Wednesday, April 20, 2016

Where I Am

Again this week I'm writing in the Three Word Wednesday linkup at Kristin Hill Taylor's. Kristin explains:
ThreeWordWednesday is simple, really. I know we're all busy with life and kids and jobs and parents and friends and church and whatever else it is that occupies our time. #ThreeWordWednesday is a chance to pause and hear God. Sum up what you're hearing in three words.
I'm writing to Kristin's three word phrase; this isn't a free write, so I don't time myself and I do edit, but I still want it to be a little spontaneous and not too structured.

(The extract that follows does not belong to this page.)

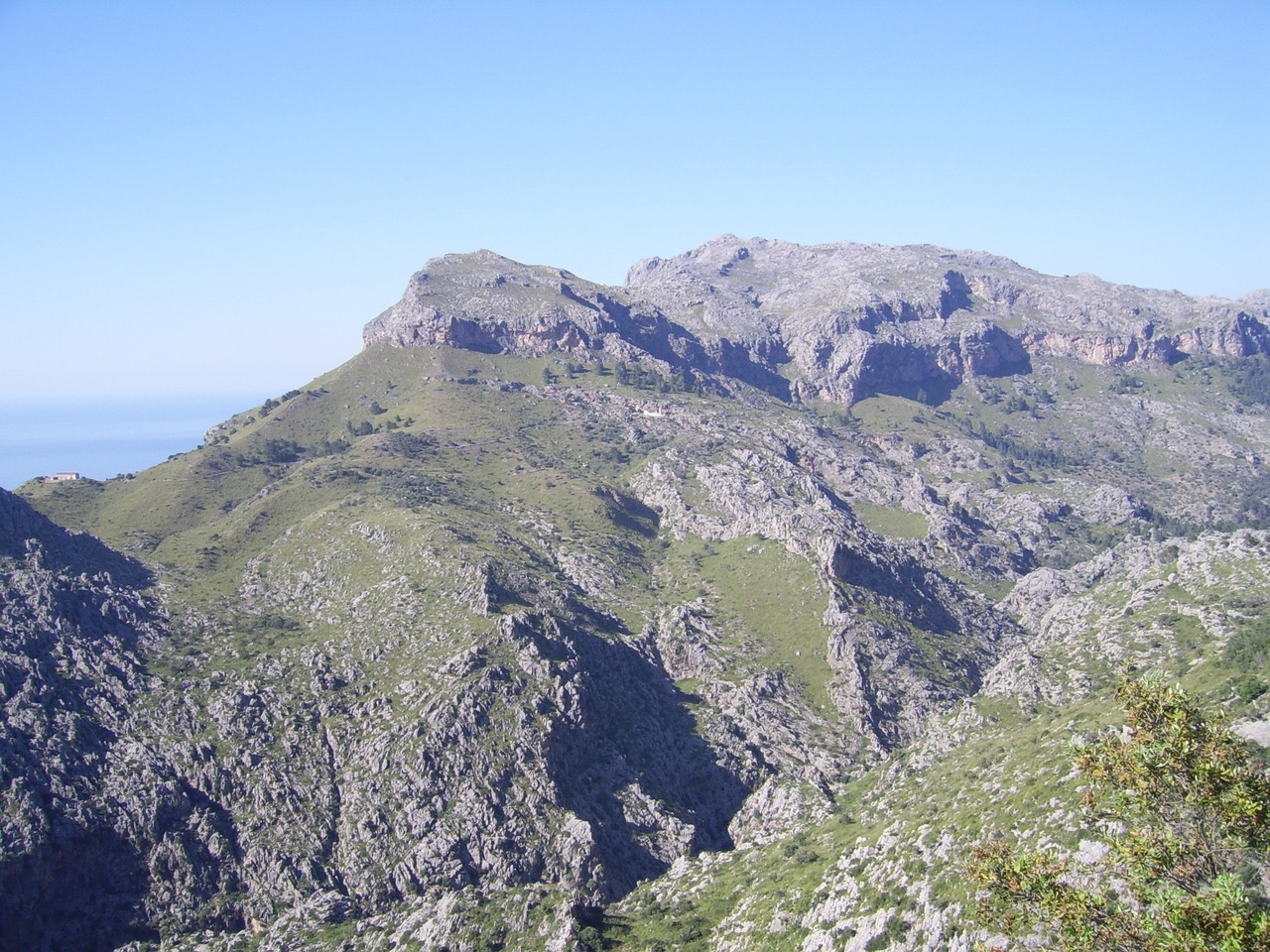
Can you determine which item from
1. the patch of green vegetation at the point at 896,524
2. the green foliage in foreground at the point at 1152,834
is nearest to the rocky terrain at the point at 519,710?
the patch of green vegetation at the point at 896,524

Prompt for Wednesday, 20 April: Where I Am

where I am

Where I am ... Where am I? Sitz im Leben. Not being biblical-critical with that phrase, only trying to locate myself not so much in longitude and latitude but within the life and culture that surrounds me. Lives and cultures that have surrounded me, may embrace me soon. Someone from Previous City emailed and asked what keeps me going. My quick reply:

"If anything, maybe it's my sense of call to inner-city ministry that still hasn't quit. I realize God wastes none of our experiences, but I also need to steward my expensive education, hard work, gifts, and preparation. All that's the main reason I relocated to Current City, that as a huge, mega-metro area, somehow acts with more grace than Previous City typically did. Is all that a lie? Not quite, but it is highly rationalized and full of hope."

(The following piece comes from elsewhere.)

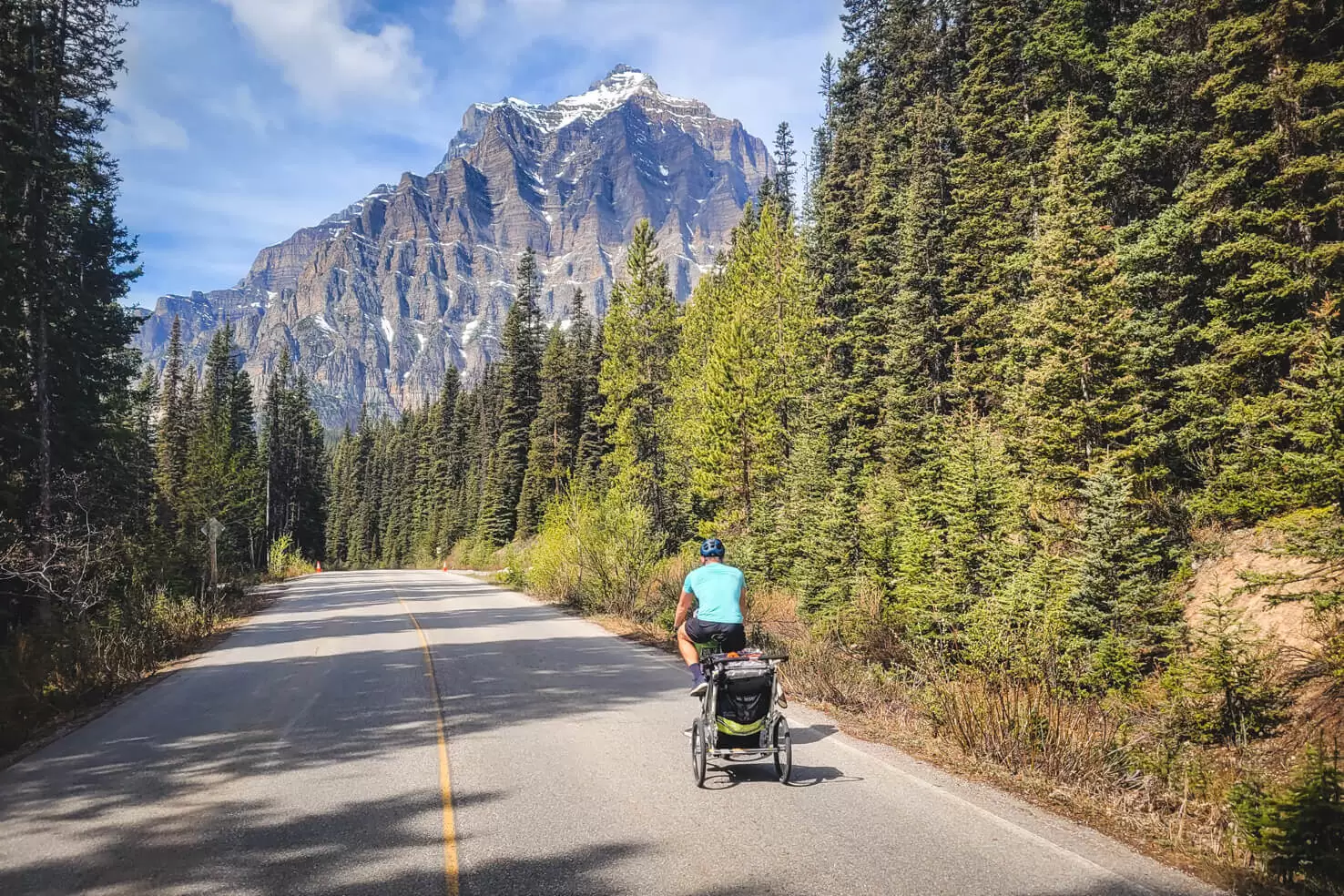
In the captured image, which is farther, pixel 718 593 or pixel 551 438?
pixel 551 438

Glancing back: It's my last semester at the D School, so I still live in the 5 BR house in Watertown. Working at the design studio in the City of History CBD. Leading my carefully prepared intercessions in the City of History Sunday liturgy.

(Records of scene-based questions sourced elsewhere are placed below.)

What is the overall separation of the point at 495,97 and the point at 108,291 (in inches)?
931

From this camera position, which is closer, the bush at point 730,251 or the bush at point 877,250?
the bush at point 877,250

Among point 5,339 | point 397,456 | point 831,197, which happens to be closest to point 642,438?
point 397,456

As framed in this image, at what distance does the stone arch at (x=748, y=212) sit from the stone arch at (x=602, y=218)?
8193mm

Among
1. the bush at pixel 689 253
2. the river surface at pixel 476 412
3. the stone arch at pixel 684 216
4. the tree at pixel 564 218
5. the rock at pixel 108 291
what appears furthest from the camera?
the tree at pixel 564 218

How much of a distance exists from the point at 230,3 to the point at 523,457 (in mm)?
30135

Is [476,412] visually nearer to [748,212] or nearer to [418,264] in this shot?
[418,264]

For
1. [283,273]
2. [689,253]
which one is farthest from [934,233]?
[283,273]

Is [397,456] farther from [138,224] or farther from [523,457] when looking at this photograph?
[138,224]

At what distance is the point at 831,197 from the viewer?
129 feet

Looking forward: I'm summer programming somewhere in the nearby inner city during summer 2016. Attending a creative design seminar in DTLA. Enjoying Sunday brunch.

This morning I went back to sleep and dreamt I'd left the church – as in physically walked out the door forever of the building where the assembly gathers around Word and Sacrament – where I've been loving teaching SS every week. Where I look forward to brunch every week. In Previous City when I participated in Reading the Bible Economically during summer 2008 in yet another attempt to connect with people with interests similar to mine who of course would be thrilled (not!) to meet me, the guy who facilitated the class told me he'd had a very bad church experience (they're all the same, they're all different), but still went back and pastored another church. Finally, the day he retired out of Shytown Judicatory (aka Presbytery of Chicago) he realized he could not enter another church building ever except for a wedding or funeral. The Reformers told us where you find Word and Sacrament you find the church. Where Word and Sacrament are not? The church is not. Not long before I left Previous City, that process theology guy on the faith order witness committee suddenly asked almost out of nowhere, "what if the sacraments aren't all that important?!

Recalling good things from the past, anticipating good events in the near future, life's going well enough I find myself far more in the moment than I have been for years and years, yet two days before Earth Day 2016, amidst developing my Earth Day-focused class for next Sunday, I wonder... "what if the sacraments aren't all that important?" Does that mean I can leave the visible church on earth without glancing back?